Passage shown
- - - - -

Regarding her ongoing illness, an adequate medical workup of Becky would have required Pfizer to release the experimental records regarding the identity of the lentivirus and then it could have been possible to do antibody testing and PCR, and possibly other testing to prove her infection. Pfizer refused to release the genetic sequence information of this genetically engineered virus. This genetic information is necessary to show the infection of Becky.. Pfizer has not been required to provide this critical information. There are serious public health implications and laboratory safety issues if indeed Becky's illness was caused by this laboratory exposure.

- - - - -

Dataset entries
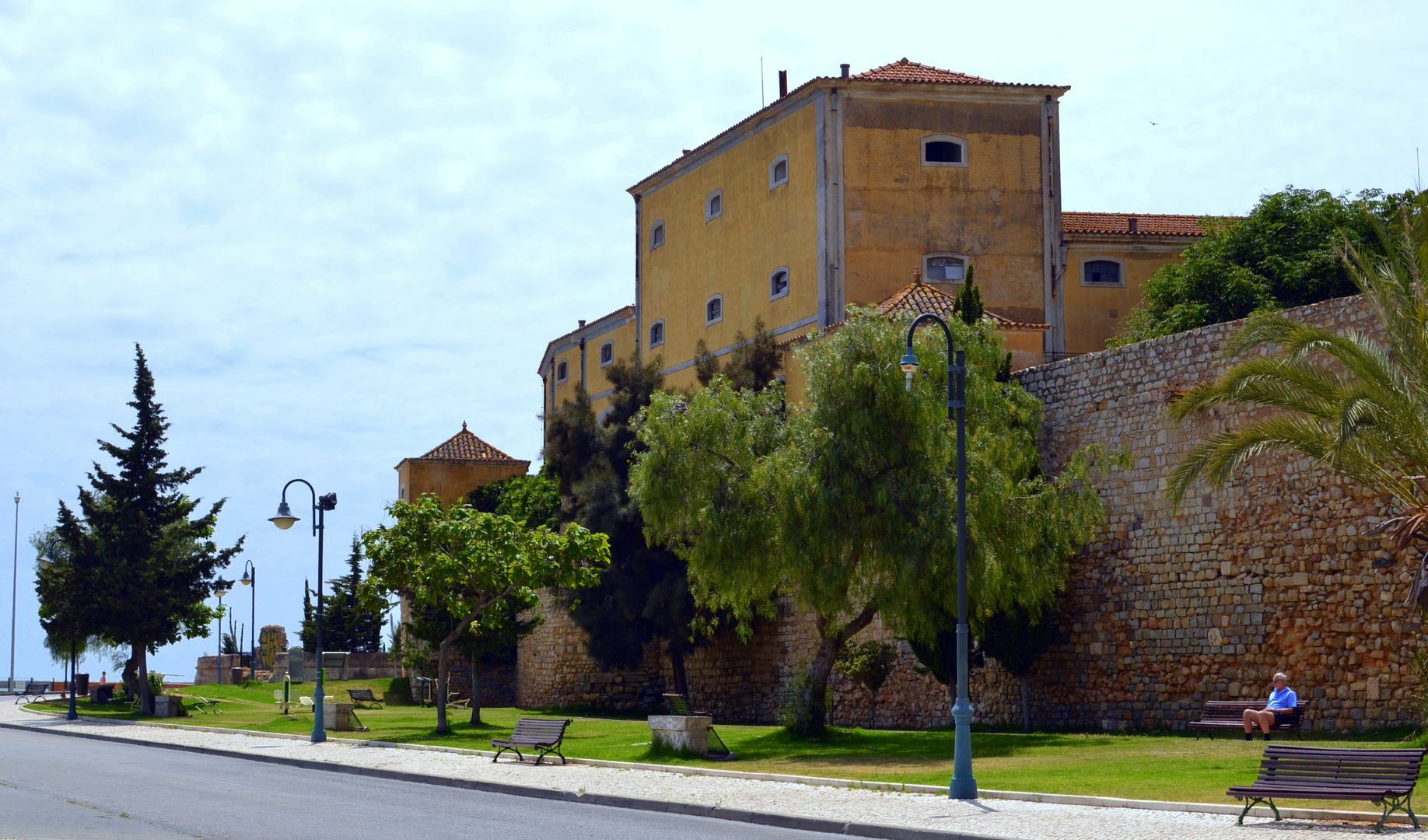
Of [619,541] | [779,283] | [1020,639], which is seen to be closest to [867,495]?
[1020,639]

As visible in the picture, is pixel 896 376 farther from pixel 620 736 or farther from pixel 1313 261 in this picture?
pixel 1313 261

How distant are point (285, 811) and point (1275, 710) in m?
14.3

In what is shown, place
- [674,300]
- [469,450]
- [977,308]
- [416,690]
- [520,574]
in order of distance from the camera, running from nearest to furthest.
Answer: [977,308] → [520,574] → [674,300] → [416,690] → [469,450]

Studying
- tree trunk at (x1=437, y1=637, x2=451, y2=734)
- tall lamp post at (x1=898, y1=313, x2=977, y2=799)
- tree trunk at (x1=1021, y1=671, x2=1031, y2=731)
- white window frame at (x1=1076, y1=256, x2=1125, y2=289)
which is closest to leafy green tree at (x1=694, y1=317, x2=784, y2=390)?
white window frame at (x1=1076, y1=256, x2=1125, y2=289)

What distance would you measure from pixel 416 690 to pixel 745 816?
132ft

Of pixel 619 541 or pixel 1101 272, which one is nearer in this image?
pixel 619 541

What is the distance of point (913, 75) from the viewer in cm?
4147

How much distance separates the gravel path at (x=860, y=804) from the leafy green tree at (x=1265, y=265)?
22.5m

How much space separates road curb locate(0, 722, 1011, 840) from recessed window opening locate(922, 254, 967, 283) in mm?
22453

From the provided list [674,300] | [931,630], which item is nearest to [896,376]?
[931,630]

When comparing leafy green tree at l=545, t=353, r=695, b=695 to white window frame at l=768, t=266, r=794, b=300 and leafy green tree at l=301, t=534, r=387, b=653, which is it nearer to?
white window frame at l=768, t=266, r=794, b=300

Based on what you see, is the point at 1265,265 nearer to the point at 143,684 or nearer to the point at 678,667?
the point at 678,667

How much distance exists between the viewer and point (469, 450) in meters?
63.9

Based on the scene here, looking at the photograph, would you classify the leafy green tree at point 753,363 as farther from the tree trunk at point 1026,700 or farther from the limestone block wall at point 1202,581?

- - - - -

Tasks
A. For the passage about Becky's illness, state whether each statement agrees with it, answering yes or no and quoting the deciding words: (i) Pfizer released the genetic sequence information of the engineered virus; (ii) Pfizer has been required to provide the critical information; (iii) antibody testing and PCR could have been possible had the experimental records been released.
B. Repeat the passage about Becky's illness word for word, from "Regarding her ongoing" up to and including "this laboratory exposure.".

Answers to the exercises
A.
(i) No: "Pfizer refused to release the genetic sequence information of this genetically engineered virus."
(ii) No: "Pfizer has not been required to provide this critical information."
(iii) Yes: "then it could have been possible to do antibody testing and PCR"

B.
Regarding her ongoing illness, an adequate medical workup of Becky would have required Pfizer to release the experimental records regarding the identity of the lentivirus and then it could have been possible to do antibody testing and PCR, and possibly other testing to prove her infection. Pfizer refused to release the genetic sequence information of this genetically engineered virus. This genetic information is necessary to show the infection of Becky.. Pfizer has not been required to provide this critical information. There are serious public health implications and laboratory safety issues if indeed Becky's illness was caused by this laboratory exposure.